Al final de todo hay un enorme centro comercial de varias plantas. Con servicios gratuitos y aire acondicionado que me vinieron muy bien para los 40º que hacía en Irkutsk a las 15'00 h. En la planta baja había un gran supermercado en el que encontré un montón de productos típicos de Siberia a muy buen precio. En la primera planta había tiendas de ropa y algún restaurante y, en la última planta, sólo había restaurantes. Estaba prohibido beber alcohol en esa planta. Lo más llamativo que vi fue un bocadillo-gofre.


Después de descansar, crucé el paso de peatones que hay al principio del distrito para visitar la Iglesia de la Santa Cruz (Krestovozdvizhensky). Ésta es una magnífica muestra de barroco siberiano y tenía un bonito jardín fuera. La entrada era gratuita.


Toda esa calle hacia adelante, encontré un gran parque con un cartel a la entrada que ponía Cementerio de Jerusalén. El parque estaba hecho polvo: el suelo estaba agrietado, los setos y los árboles hacía siglos que no se podaban, y los borrachos campaban a sus anchas. De vez en cuando, un coche de policía hacía su ronda apareciendo por los caminos de tierra. No tranquilizaba mucho que un parque no muy grande tuviera que estar tan vigilado por los agentes rusos. Parque arriba, parque abajo. En uno de los laterales, vimos la Iglesia de Jerusalén. También estaba bastante deteriorada y no se podía ni cruzar la verja. Con lo bonita que salía en las fotos publicitarias que había visto de Irkutsk, no se parecía en nada...

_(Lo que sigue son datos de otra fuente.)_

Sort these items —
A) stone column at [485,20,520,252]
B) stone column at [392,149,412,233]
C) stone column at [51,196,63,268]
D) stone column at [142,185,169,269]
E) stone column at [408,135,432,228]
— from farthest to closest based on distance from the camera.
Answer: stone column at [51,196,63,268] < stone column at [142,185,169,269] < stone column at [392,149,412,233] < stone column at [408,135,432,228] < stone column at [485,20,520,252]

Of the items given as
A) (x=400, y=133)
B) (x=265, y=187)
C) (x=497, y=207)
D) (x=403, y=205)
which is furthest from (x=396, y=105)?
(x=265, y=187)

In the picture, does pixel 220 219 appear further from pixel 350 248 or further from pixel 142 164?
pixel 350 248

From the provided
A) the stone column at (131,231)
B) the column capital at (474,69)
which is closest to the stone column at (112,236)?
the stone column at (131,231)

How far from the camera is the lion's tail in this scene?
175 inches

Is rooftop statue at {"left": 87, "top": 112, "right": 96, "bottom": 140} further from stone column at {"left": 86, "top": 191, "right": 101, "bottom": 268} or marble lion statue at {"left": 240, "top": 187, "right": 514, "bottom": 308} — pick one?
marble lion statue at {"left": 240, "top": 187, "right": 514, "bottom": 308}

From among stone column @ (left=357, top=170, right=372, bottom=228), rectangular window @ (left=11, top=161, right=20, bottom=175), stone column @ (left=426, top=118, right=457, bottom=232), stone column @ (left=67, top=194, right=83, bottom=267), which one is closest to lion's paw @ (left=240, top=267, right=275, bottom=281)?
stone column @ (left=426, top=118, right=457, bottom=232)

Conforme me fui acercando a la salida del parque, empecé a sentir un olor intenso y asqueroso. Al principio no supe de dónde venía, luego me di cuenta de que salía de un pequeño edificio que decía ser zoo. Daba un aspecto tan triste, que no me quité de la cabeza la imagen de los pobres animales que habría allí enjaulados. 

Justo al lado del zoo estaba el Teatro de Marionetas, con espectáculos para niños y también para mayores. Parece ser que a los rusos les encantan las obras de marionetas, porque vi muchos teatros con obras para mayores de edad en muchos sitios. No me paré mucho allí. Un "pintas" no paraba de rondarme y decidí dejar el parque a un lado e ir en busca de los siguientes dos edificios que tenía en mente visitar: la mezquita y la sinagoga. 

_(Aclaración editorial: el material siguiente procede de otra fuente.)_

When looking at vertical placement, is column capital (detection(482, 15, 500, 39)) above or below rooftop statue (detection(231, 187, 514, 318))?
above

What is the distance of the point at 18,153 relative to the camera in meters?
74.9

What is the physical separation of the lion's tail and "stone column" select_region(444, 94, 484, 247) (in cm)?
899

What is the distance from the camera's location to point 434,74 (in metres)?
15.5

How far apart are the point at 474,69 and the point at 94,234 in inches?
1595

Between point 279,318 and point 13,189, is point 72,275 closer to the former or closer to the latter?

Como ya estaba anocheciendo y, con lo poco que había comido, ya tenía hambre de nuevo. Volví sobre mis pasos para comer en la esquina que daba a la entrada al Distrito 130. Allí había visto un restaurante tranquilo, barato y que contaba con todas las delicias rusas que quería degustar. Fue un éxito y mi sitio de referencia desde entonces para comer en Irkutsk. 



Andar por las calles de esta ciudad por la noche de vuelta al hotel no es muy placentero, os lo aseguro. Los perros callejeros no paraban de aparecer cuando dejaba a un lado algún descampado y, otras veces, eran gente borracha de dudosa pinta la que me seguía. 


Sana y salva llegué a mi hotel con una impresión de Irkutsk un poco mejor que la que tenía al principio, pero tampoco mucho mejor. El espejismo de Distrito 130 no se correspondía con lo demás que había visto hasta ahora. Tendría que esperar hasta mi vuelta a la ciudad desde Olkhon Island, para descubrir la belleza de la Línea Verde.